Diffusion Model for Manifold Data: Score Decomposition, Curvature, and Statistical Complexity
This work provides foundational statistical insights for generative modeling on manifolds, advancing theory for diffusion models in structured data applications.
The paper tackled the theoretical understanding of diffusion models for high-dimensional data on low-dimensional structures, revealing that statistical rates for score estimation and distribution learning are governed by the intrinsic dimension and manifold curvature.
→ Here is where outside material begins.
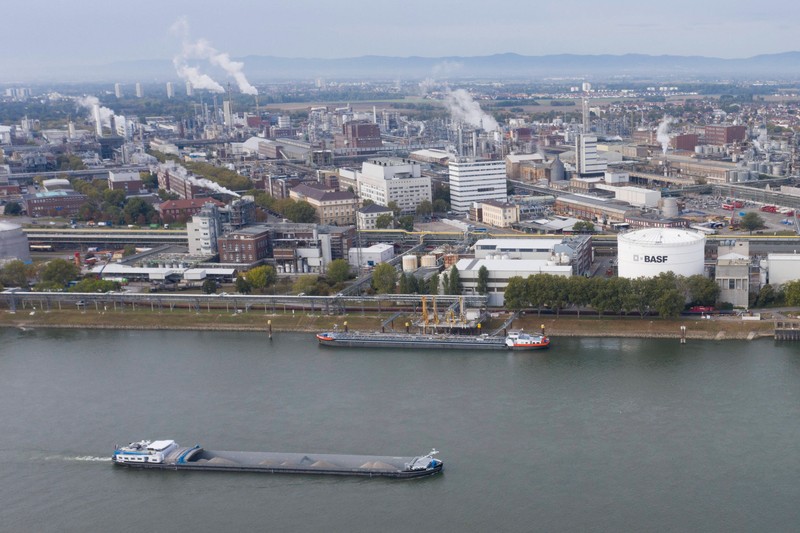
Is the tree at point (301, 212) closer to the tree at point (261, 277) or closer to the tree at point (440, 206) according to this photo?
the tree at point (440, 206)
Diffusion models have become a leading framework in generative modeling, yet their theoretical understanding -- especially for high-dimensional data concentrated on low-dimensional structures -- remains incomplete. This paper investigates how diffusion models learn such structured data, focusing on two key aspects: statistical complexity and influence of data geometric properties. By modeling data as samples from a smooth Riemannian manifold, our analysis reveals crucial decompositions of score functions in diffusion models under different levels of injected noise. We also highlight the interplay of manifold curvature with the structures in the score function. These analyses enable an efficient neural network approximation to the score function, built upon which we further provide statistical rates for score estimation and distribution learning. Remarkably, the obtained statistical rates are governed by the intrinsic dimension of data and the manifold curvature. These results advance the statistical foundations of diffusion models, bridging theory and practice for generative modeling on manifolds.